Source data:
-----

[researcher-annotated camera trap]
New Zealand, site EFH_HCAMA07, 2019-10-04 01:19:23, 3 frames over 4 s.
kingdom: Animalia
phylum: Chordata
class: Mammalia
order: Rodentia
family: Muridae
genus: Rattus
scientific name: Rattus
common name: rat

-----

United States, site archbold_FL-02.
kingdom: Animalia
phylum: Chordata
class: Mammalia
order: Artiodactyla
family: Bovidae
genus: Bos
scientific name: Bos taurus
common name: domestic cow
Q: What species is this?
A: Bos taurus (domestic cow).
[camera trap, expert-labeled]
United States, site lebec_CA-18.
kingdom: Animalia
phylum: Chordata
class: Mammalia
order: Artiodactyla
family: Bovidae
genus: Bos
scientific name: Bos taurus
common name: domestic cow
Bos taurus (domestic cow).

-----

## Directions for this task
What is needed is a verbatim copy of every line in the records above from the one containing "[researcher-annotated camera trap]" down to the one containing "common name: rat", both included, and nothing more.

## Task response
[researcher-annotated camera trap]
New Zealand, site EFH_HCAMA07, 2019-10-04 01:19:23, 3 frames over 4 s.
kingdom: Animalia
phylum: Chordata
class: Mammalia
order: Rodentia
family: Muridae
genus: Rattus
scientific name: Rattus
common name: rat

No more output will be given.